Health Watch: CardioMEMS Keep Patients Healthy!

Margot Kim Image
Thursday, September 26, 2019
Health Watch: CardioMEMS Keep Patients Healthy!
New research shows the system is saving lives and millions of dollars in healthcare costs.

NEW YORK CITY (KFSN) -- Six million adult Americans have heart failure: a condition where the heart can't circulate blood as well as it should. For some patients, an implantable device called CardioMEMS has been an option for doctors to keep a close eye on the pressures inside a patient's heart. And new research shows the system is saving lives and millions of dollars in healthcare costs.

Dorris Jenkins has been living with heart failure for the past two years.

Jenkins said, "It's like your heart is going like this, and you can't breathe."

Jenkins spent a full month in the hospital. Then for the next year, she was readmitted almost every two weeks.

Sumeet Mitter, MD, Advanced Heart Failure and Transplant Cardiologist at Mount Sinai Hospital, New York felt Jenkins would be a good candidate for cardioMEMS. Doctors thread a catheter through a leg vein and deploy the device near the heart. Every morning, patients lie on a special pillow like this which transmits the readings to their cardiologist's smart phone.

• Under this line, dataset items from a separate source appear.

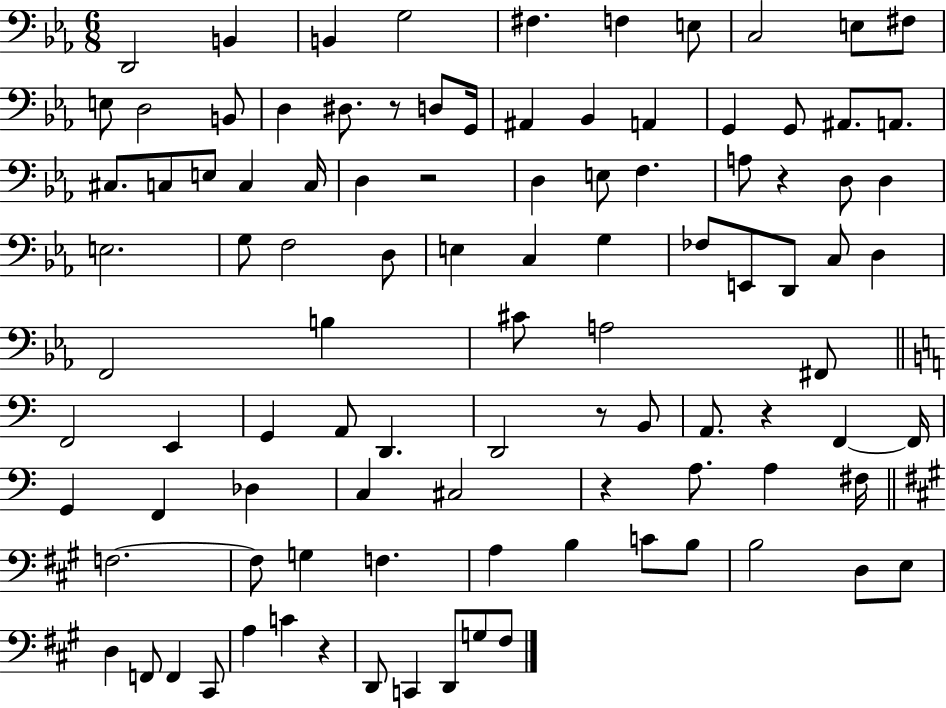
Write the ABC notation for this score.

X:1
T:Untitled
M:6/8
L:1/4
K:Eb
D,,2 B,, B,, G,2 ^F, F, E,/2 C,2 E,/2 ^F,/2 E,/2 D,2 B,,/2 D, ^D,/2 z/2 D,/2 G,,/4 ^A,, _B,, A,, G,, G,,/2 ^A,,/2 A,,/2 ^C,/2 C,/2 E,/2 C, C,/4 D, z2 D, E,/2 F, A,/2 z D,/2 D, E,2 G,/2 F,2 D,/2 E, C, G, _F,/2 E,,/2 D,,/2 C,/2 D, F,,2 B, ^C/2 A,2 ^F,,/2 F,,2 E,, G,, A,,/2 D,, D,,2 z/2 B,,/2 A,,/2 z F,, F,,/4 G,, F,, _D, C, ^C,2 z A,/2 A, ^F,/4 F,2 F,/2 G, F, A, B, C/2 B,/2 B,2 D,/2 E,/2 D, F,,/2 F,, ^C,,/2 A, C z D,,/2 C,, D,,/2 G,/2 ^F,/2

Dr. Mitter said, "If she's having a bad day I can log in and see, hey are her pressures going up."

That way, Dr. Mitter can adjust her medication immediately. Jenkins says the monitoring system also discourages her from eating salty foods.

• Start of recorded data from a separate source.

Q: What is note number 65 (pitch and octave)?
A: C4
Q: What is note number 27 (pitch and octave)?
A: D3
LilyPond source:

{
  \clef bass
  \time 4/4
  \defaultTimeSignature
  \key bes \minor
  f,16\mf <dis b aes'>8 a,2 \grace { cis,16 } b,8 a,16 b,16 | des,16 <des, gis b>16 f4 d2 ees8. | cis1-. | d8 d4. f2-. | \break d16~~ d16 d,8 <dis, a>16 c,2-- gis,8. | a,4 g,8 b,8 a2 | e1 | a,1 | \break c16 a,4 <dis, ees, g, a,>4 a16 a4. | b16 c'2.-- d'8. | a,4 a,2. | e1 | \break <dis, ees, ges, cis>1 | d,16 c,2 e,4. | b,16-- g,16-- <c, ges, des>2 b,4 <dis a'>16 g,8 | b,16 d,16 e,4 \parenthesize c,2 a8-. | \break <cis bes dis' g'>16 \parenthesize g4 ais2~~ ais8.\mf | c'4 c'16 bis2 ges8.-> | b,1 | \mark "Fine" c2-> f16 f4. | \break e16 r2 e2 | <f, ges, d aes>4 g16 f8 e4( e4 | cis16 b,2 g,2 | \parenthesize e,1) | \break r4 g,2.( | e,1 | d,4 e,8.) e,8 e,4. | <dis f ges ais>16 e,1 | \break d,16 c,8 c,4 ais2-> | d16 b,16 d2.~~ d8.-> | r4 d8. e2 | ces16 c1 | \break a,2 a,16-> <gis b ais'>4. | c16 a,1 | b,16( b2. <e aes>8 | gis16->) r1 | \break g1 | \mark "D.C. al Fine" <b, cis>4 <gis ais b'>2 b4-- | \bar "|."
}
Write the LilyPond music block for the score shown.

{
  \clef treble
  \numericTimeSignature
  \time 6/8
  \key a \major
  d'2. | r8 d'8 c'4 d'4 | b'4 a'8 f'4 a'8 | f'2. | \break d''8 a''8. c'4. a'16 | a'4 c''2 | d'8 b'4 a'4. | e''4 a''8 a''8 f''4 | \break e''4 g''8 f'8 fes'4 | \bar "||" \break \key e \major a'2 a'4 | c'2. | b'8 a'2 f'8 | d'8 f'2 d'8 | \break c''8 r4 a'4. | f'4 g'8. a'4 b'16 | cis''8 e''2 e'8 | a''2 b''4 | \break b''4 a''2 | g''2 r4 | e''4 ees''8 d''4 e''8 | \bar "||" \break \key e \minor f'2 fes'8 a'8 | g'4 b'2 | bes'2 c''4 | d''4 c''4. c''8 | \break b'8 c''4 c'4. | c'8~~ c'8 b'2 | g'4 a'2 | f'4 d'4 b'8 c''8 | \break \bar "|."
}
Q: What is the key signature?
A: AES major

Jenkins explained, "He said, 'you know Ms. Jenkins if you eat a bag of potato chips today, I'll know tomorrow' and I said, 'yeah right'! Sure enough. You eat a bag of potato chips today he will know in the morning."

Researchers studied 1,200 Medicare patients, and found a 58 percent reduction in hospitalizations one year after implant, and a reduction in costs of more than $13,000 per patient. Doctors say the monitoring system has kept Jenkins on track.

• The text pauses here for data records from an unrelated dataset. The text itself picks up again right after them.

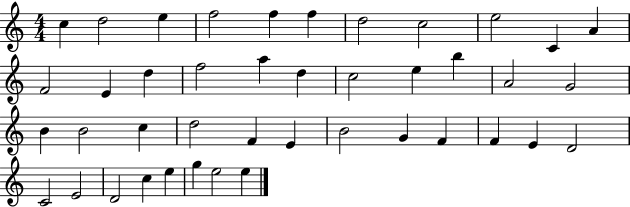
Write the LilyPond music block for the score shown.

{
  \clef treble
  \numericTimeSignature
  \time 4/4
  \key c \major
  c''4 d''2 e''4 | f''2 f''4 f''4 | d''2 c''2 | e''2 c'4 a'4 | \break f'2 e'4 d''4 | f''2 a''4 d''4 | c''2 e''4 b''4 | a'2 g'2 | \break b'4 b'2 c''4 | d''2 f'4 e'4 | b'2 g'4 f'4 | f'4 e'4 d'2 | \break c'2 e'2 | d'2 c''4 e''4 | g''4 e''2 e''4 | \bar "|."
}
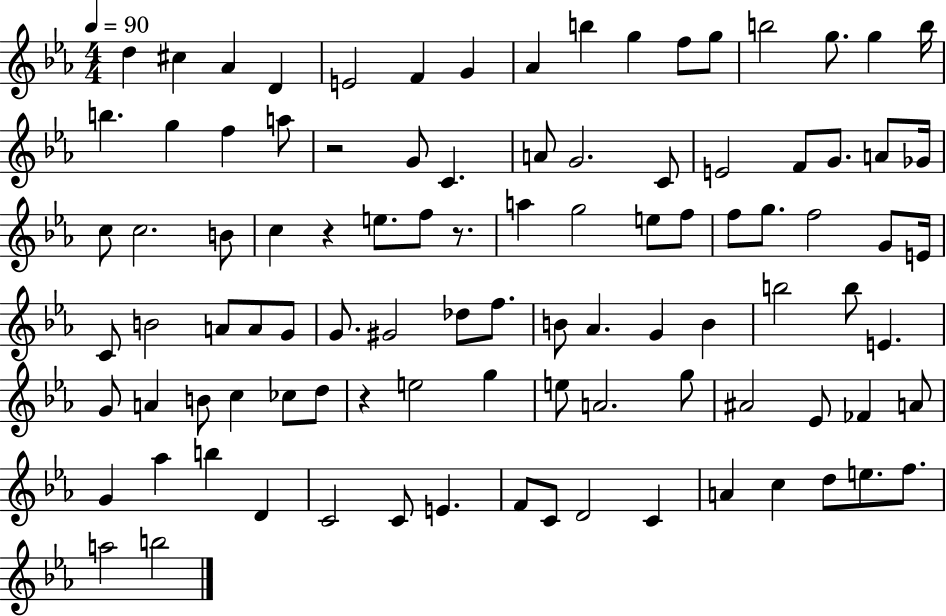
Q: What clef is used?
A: treble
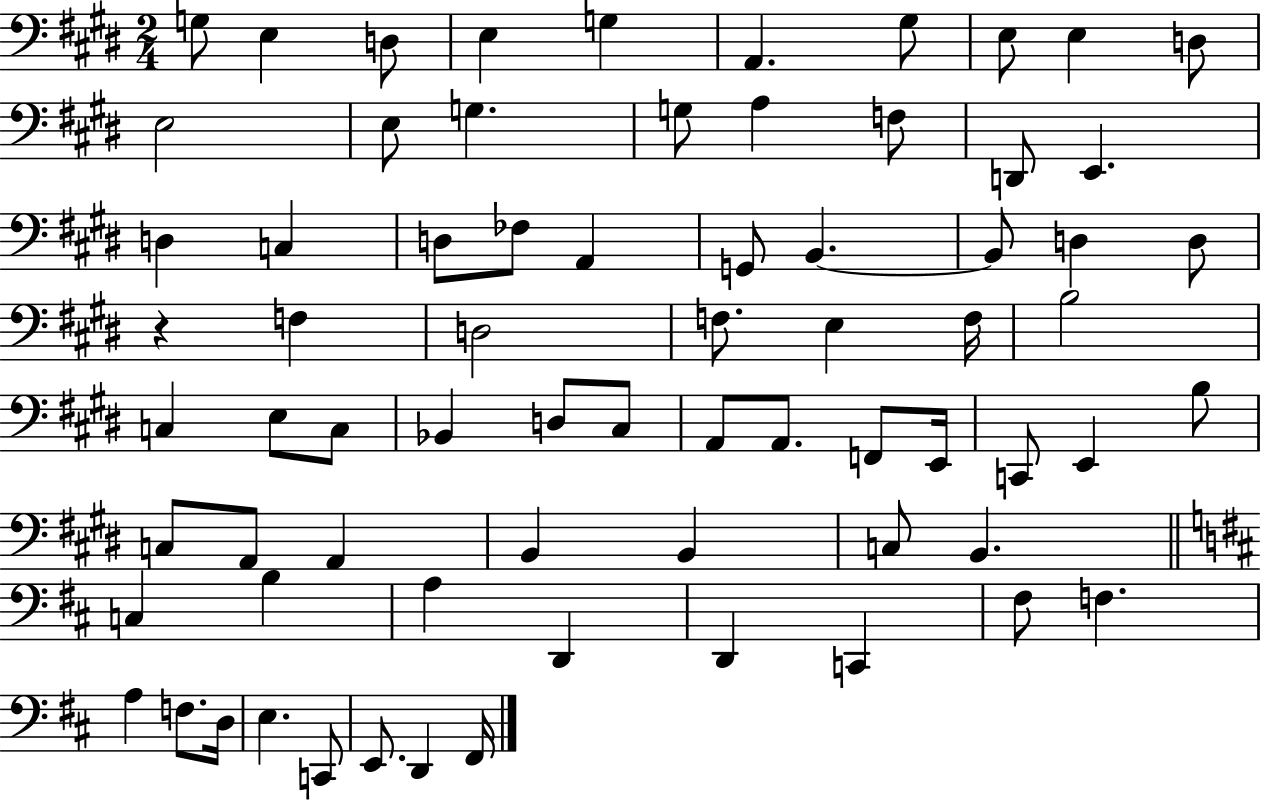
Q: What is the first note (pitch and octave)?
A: G3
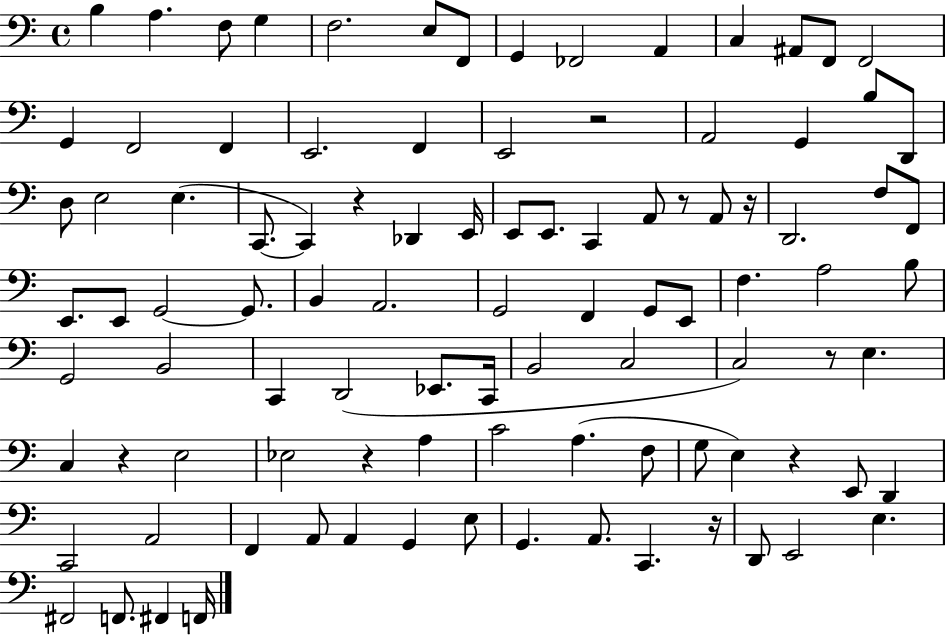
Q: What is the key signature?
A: C major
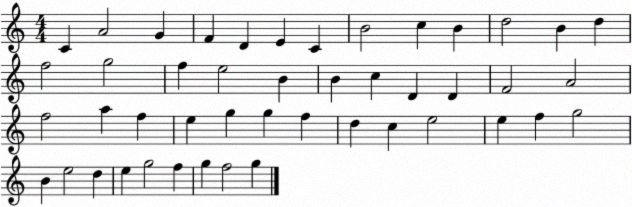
X:1
T:Untitled
M:4/4
L:1/4
K:C
C A2 G F D E C B2 c B d2 B d f2 g2 f e2 B B c D D F2 A2 f2 a f e g g f d c e2 e f g2 B e2 d e g2 f g f2 g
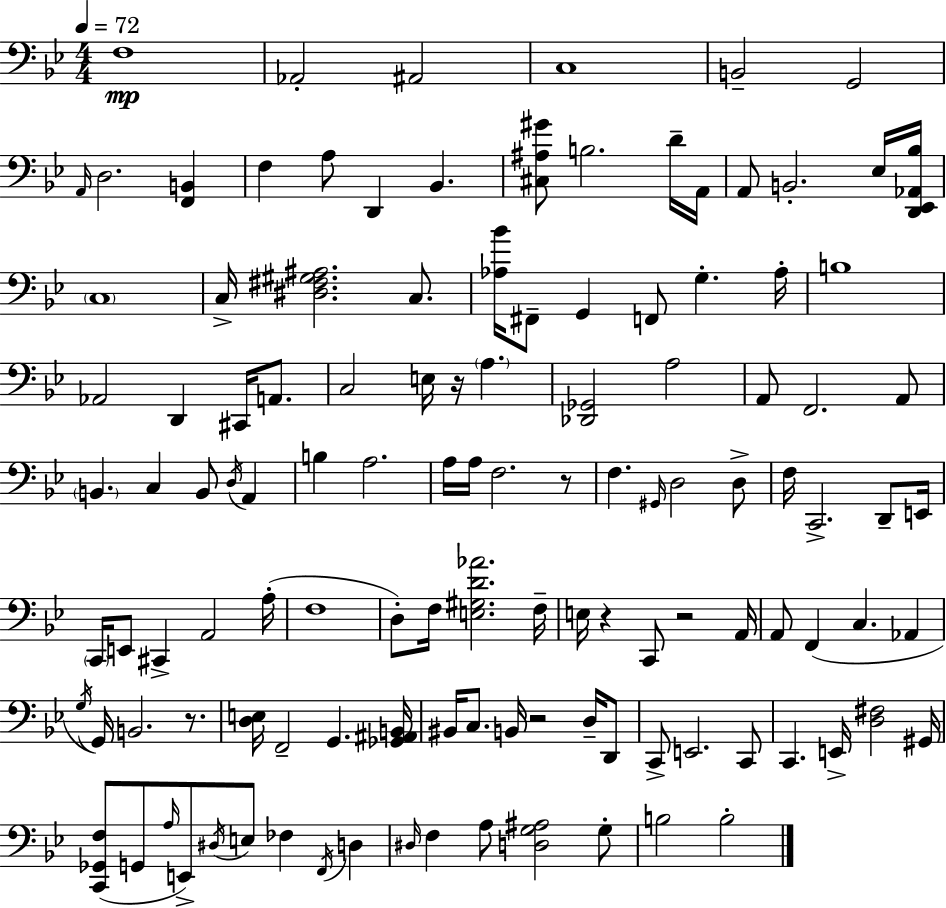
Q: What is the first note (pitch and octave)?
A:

Dr. Mitter said, "Since February 2018 after the implant she has not been admitted to the hospital once."

The results of an FDA post- approval study presented at the American College of Cardiology sessions in March showed that patients were almost 100 percent free from complications related to the device. The device was first FDA-approved in May 2014. Researchers say obese patients, and those who live far from a hospital would also be likely to benefit from the implant.